Not to say that the films I screened aren't worth watching; quite the contrary! Well, with the exception of one of the films. Ghosts, Oh, Saigon, Cats of Mirikitani and Owl are all quite good.

Without going into much detail, I'll leave it up to the film festival's own writers/reviewers and their descriptions. Actually, I find that most of their descriptions of the films are pretty accurate, since that's how I decided what films I wanted to screen anyway.

Shanghai Kiss (playing Friday in San Jose) - well, the acting is pretty good but the script is just a little unbelievable. Praise for making an Asian American feature-length narrative, but it does just fall short of my expectations. I have a feeling both shows are sold out 'cause the supposed premise is a love connection between two Asian/Americans - and it stars Kelly Hu.

Owl and the Sparrow is also a little hard to believe but the story is just so beautiful and the little girl actor so endearing, that it doesn't really matter. The characters: an awkward zookeeper, an awkward flight attendant, and a sharp little orphan girl - can't beat that!

Ghosts (playing today in SF) is not about Asian Americans but rather undocumented Chinese immigrants in England, but the experience is pretty "universal." It's not a documentary but it is based on a true story and is just an amazing film if you care at all about people. It sort of reminds me of Fast Food Nation, another good film that few people saw, that people thought was a documentary - both focus on the plight of undocumented workers.

Oh, Saigon (playing today in SF and Sunday in San Jose) is, like Cats (playing Saturday in San Jose), a lot about discovery through the process of filmmaking. It's pretty cool since the director, Doan Hoang, documents her family. It's hidden family secrets, crazy family dynamics and all that juicy stuff tied into politics and more. Good, real life lesson on conflict resolution, something I think anyone can relate to, but this is specifically about a Vietnamese family living in the midwest and their return to visit Vietnam and the rest of the family that didn't leave.

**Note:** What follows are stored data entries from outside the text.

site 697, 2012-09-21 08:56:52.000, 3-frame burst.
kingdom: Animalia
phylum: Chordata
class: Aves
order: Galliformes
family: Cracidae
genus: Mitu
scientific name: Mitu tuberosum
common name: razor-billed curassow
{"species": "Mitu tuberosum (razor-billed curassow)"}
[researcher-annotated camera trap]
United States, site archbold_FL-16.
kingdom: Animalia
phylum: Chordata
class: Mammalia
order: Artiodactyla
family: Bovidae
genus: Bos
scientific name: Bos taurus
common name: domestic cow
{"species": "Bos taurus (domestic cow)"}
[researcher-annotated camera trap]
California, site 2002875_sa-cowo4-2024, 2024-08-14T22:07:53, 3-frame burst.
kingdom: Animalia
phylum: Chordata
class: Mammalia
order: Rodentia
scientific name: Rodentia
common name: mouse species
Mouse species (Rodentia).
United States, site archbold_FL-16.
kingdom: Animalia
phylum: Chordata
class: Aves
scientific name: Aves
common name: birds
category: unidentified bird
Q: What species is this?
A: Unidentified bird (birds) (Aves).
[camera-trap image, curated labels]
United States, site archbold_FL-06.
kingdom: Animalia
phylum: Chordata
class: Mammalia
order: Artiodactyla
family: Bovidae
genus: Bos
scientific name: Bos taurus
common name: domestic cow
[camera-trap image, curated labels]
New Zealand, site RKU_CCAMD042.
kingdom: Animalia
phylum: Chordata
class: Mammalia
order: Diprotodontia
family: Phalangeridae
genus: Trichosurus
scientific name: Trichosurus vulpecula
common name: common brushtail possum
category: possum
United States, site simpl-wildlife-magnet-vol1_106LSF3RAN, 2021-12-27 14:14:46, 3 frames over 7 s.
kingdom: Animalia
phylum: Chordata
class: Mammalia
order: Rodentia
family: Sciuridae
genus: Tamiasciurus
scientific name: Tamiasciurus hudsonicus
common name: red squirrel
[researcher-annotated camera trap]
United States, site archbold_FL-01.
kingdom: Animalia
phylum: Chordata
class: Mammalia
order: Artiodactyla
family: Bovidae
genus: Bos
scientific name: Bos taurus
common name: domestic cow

Visit the film festival's website for more information on when the films are playing, where and how to get tickets.


Momo Chang

Senior Contributing Editor

Momo Chang is the Content Manager at the Center for Asian American Media, and freelances for magazines, online publications, and weeklies. Her writings focus on Asian American communities, communities of color, and youth culture. She is a former staff writer at the Oakland Tribune. Her stories range from uncovering working conditions in nail salons, to stories about “invisible minorities” like Tongan youth and Iu Mien farmers. She has freelances The New York Times, WIRED, and East Bay Express, among other publications.



Momo: I've been meaning to comment about your blogging as a brand-new Mom ... You're amazing. It is also cool to see how blogging is a form of journalism/communication that one can do at all stages of one's life. Keep up the good work on all fronts.